** start of Source passage **

All of these dependencies can been fulfilled by this Colab session and the code can run as it is.

## Imports

In [1]:
import pandas as pd
import numpy as np
from tqdm import tqdm

import os, contextlib, re, subprocess
from datetime import datetime
from difflib import Differ, SequenceMatcher

## Helper functions

In [2]:
# Reference from https://stackoverflow.com/questions/431684/equivalent-of-shell-cd-command-to-change-the-working-directory
@contextlib.contextmanager
def change_dir(directory):
    current_dir= os.getcwd()
    try: 
        os.chdir(directory)
        yield
    finally: os.chdir(current_dir)

### Basic retrieval of data

In [3]:
def get_log(directory, commit):
    with change_dir(directory):
        log = os.popen(f"git log --pretty=oneline {commit} -1").read()
        return log

def get_num_commits(directory, commit):
    with change_dir(directory):
        return int(os.popen(f"git rev-list --count {commit}").read())

def get_author_date(directory, commit):
    with change_dir(directory):
        raw_time = os.popen(f"git show {commit} -s --format=%ad").read().strip()
        cleaned_time = datetime.strptime(raw_time, "%a %b %d %H:%M:%S %Y %z")
        return cleaned_time

def diff_in_commits(directory, new_commit, old_commit):
    return abs(get_num_commits(directory, new_commit) - get_num_commits(directory, old_commit))

def diff_in_time(directory, new_commit, old_commit):
    time_difference = get_author_date(directory, new_commit) - get_author_date(directory, old_commit)
    return abs(time_difference).total_seconds() / (24 * 60 * 60) # get in terms of days

### Advance retrieval of data

In [35]:
def statistics(directory, new_commit, old_commit=None, file=None):
    """
    If an old_commit is not specified, by default, the commit will be compared with the previous commit
    If a file is specified, it will compare the differences between the two files.
    Else, it will compare all files across two directories and return
    (number_files_modified, lines_added, lines_deleted)
    """
    if old_commit is None: old_commit = f"{new_commit}~1"
    with change_dir(directory):
        if file is None:
            stats = os.popen(f"git diff --shortstat {old_commit} {new_commit}").read()
        else:
            stats = os.popen(f"git diff --shortstat {old_commit} {new_commit} -- {file}").read()
        group = re.search(r"\d+", stats)
        files = 0 if group is None else int(group[0])
        group = re.search(r"\d+(?= insertion)", stats)
        insertions = 0 if group is None else int(group[0])
        group = re.search(r"\d+(?= deletion)", stats)
        deletions = 0 if group is None else int(group[0])
        return (files, insertions, deletions)

def files_changed(directory, new_commit, old_commit=None):
    """

** end of Source passage **
** start of Provided data **

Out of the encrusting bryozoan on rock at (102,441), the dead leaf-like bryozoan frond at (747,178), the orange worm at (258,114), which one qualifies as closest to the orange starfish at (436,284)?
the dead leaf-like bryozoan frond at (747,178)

** end of Provided data **

## To do
Carry on the git commit-statistics notebook from the point where it stops.

## The result
    Return all files that are different between two commits.
    By default, if old_commit is not defined, compare with the previous commit.
    """
    if old_commit is None: old_commit = f"{new_commit}~1"
    with change_dir(directory):
        results = os.popen(f"git diff --raw --minimal {old_commit} {new_commit}").readlines()
        files = [re.search(r"[\S]*\.\w*", result) for result in results]
        files = [file[0] for file in files if file is not None]
        return files

def hunks_changed(directory, new_commit, old_commit=None):
    """
    Return all hunks changed as a dictionary with the following details.
    It is possible for method_name to be none if no appropriate method name is found.
    """
    if old_commit is None: old_commit = f"{new_commit}~1"
    files = files_changed(directory, new_commit, old_commit)
    hunks = []
    with change_dir(directory):
        for file in files:
            output = subprocess.run(f"git diff -U1000 {old_commit} {new_commit} -- {file}",
                                    shell=True, capture_output=True).stdout.decode(errors="ignore")
            outputs = output.splitlines()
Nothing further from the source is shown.